Taking the MCD908 out of its box was an interesting experience. Firstly, it rocks a solid build quality we weren't expecting; secondly, the speakers weigh a tonne. They're each housed in monumentally heavy and attractive wooden enclosures. They compliment two aluminium separates, the snazziest of which displays the system's seductive, if now a little gimmicky, valves in all their glory.
To the rear is a stash of inputs and outputs, though connectivity with Philips' own iPod/GoGear dock was notable by its absence. Along with composite and component outputs, you'll find HDMI, digital optical out, stereo phono inputs and outputs, even Scart, should you still be clinging to an older television.
The MCD908 is a pretty nicely-specced piece of equipment. Aside from upscaling DVDs to 720p or 1080i, it'll pump them through either a component or HDMI cable. It'll also play DivX movies, VCDs, MP3 and Picture discs, and 12-bit video processing should deliver a decent image quality. Bear in mind this won't handle your Blu-ray or HD-DVD discs -- it's purely for good ol' standard DVD and CD. Oh, but it will let you listen to FM radio!
Of course, one of the most promoted features on offer is the valve preamp which, combined with the class 'D' amplifier, raises the question of whether this is primarily a home cinema or a music system.
Each speaker is loaded with both neodymium ribbon tweeters and silk dome tweeters, along with a large woofer. True to Philips' own word, this kind of technology is typically reserved for the audiophile system, and usually enhances sonic accuracy and timing.

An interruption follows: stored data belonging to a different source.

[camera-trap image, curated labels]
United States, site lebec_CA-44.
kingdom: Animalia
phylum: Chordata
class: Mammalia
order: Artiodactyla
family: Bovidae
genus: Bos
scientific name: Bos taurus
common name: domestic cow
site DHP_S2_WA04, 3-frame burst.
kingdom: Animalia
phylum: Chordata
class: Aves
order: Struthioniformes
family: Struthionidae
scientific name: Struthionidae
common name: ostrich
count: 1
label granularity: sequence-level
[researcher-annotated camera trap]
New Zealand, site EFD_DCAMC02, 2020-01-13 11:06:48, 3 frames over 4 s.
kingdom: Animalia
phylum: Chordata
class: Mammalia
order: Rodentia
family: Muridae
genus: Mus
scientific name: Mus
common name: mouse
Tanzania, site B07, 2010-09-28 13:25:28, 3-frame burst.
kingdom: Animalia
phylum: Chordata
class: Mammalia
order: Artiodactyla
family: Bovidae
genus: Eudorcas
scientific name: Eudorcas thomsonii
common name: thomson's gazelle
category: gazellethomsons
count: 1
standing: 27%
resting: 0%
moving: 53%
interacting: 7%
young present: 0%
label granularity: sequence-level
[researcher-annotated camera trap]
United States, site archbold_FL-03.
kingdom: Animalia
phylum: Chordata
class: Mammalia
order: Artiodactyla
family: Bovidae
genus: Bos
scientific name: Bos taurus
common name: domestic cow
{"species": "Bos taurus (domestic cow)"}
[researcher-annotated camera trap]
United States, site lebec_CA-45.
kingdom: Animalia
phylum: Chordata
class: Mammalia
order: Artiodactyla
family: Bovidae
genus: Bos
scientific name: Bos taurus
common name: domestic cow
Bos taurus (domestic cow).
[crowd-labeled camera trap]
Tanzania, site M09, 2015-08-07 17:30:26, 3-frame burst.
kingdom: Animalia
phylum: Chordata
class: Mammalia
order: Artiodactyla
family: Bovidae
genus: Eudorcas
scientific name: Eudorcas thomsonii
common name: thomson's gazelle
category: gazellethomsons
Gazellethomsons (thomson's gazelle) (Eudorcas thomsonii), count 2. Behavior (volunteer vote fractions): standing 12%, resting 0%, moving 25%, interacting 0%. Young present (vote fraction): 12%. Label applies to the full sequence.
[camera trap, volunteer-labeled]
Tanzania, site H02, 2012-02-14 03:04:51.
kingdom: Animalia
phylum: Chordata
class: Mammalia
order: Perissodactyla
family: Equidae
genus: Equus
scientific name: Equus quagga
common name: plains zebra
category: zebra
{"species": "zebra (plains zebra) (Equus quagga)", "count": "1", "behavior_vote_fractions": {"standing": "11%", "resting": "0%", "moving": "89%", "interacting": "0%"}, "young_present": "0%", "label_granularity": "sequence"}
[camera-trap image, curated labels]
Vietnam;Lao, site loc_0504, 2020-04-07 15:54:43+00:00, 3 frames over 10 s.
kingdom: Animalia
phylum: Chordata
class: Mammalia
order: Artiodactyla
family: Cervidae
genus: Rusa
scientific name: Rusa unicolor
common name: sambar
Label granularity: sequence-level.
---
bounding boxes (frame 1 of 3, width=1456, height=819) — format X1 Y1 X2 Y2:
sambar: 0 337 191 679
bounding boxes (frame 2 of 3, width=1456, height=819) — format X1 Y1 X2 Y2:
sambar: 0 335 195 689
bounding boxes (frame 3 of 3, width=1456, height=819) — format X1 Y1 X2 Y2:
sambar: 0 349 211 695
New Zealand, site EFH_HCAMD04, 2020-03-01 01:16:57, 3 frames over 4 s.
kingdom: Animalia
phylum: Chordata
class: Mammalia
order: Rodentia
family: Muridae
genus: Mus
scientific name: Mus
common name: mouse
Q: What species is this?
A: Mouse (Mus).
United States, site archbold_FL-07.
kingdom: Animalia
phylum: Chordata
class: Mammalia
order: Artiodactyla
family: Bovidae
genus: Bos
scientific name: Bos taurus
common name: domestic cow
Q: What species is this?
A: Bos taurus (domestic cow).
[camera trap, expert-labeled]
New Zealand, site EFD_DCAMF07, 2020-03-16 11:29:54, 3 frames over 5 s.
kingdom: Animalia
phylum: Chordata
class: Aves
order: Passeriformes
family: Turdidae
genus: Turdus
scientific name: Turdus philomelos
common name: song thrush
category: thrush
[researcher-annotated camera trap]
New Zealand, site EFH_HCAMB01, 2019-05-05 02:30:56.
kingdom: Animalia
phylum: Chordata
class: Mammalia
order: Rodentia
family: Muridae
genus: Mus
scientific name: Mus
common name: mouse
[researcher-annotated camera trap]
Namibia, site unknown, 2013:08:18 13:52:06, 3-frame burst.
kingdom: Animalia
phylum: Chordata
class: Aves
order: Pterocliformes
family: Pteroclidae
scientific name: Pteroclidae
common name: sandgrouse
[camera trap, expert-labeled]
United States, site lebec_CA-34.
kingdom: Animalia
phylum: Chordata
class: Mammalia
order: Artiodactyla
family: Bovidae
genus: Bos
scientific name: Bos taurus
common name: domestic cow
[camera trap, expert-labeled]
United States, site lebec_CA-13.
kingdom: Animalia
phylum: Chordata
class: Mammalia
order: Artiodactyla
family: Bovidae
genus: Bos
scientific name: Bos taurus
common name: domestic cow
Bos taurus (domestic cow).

After the 30-second warm up of the valves, our initial time with the MCD908 was spent enjoying some of our favourite tunes. Immediately, the difference in sound quality made by the valves was noticeable. The system gives a definite warmth to the tone of music and anything with prominent vocals and string instruments has a subtler flavour. Whether this matters to you depends on whether you spent the 80s rocking out with tube amps.
Upon more extensive listening we noticed flaws. Firstly, the rich layers of instrumentation in 'Overture 1928' by Dream Theater sounded too blended together for our liking. This emotional song shouldn't sound like it's being played in a kitchen -- even if you're listening in a kitchen. A slightly overpowering bass interfered with other layers, though this does add a substantial dollop of oomph to explosions in Die Hard.
This performance is perfectly acceptable for the price, though, especially considering its build and general usefulness as a system. But if you're looking to pick out hidden notes in art-rock songs, you may struggle. We were also somewhat annoyed by the subtle clicks heard when increasing volume during music playback.
Switching to some DVD action was okay but not outstanding. Upscaling movies to 720p on a 40-inch LCD HDTV will give the average user a picture quality he won't complain too much about. However, very noticeable interlacing artefacts could be seen around the edges of the flailing arms of a cheering mob in The Simpsons, even when upscaled.
The MCD908 gets top marks for effort, but a 'See me' for performance. Philips has built an attractive and powerful system that's packed with excellent components, but it just fails to deliver what it promises. Its audiophile intent results, simply, in plain audio.
However, this is still a system that costs little more than a couple of hundred quid, and it'll upscale, pipe movies over HDMI, blow your ear drums with volume and it looks good, too. You probably won't be disappointed as long as you don't hand over cash expecting something an audiophile would happily use in his own home.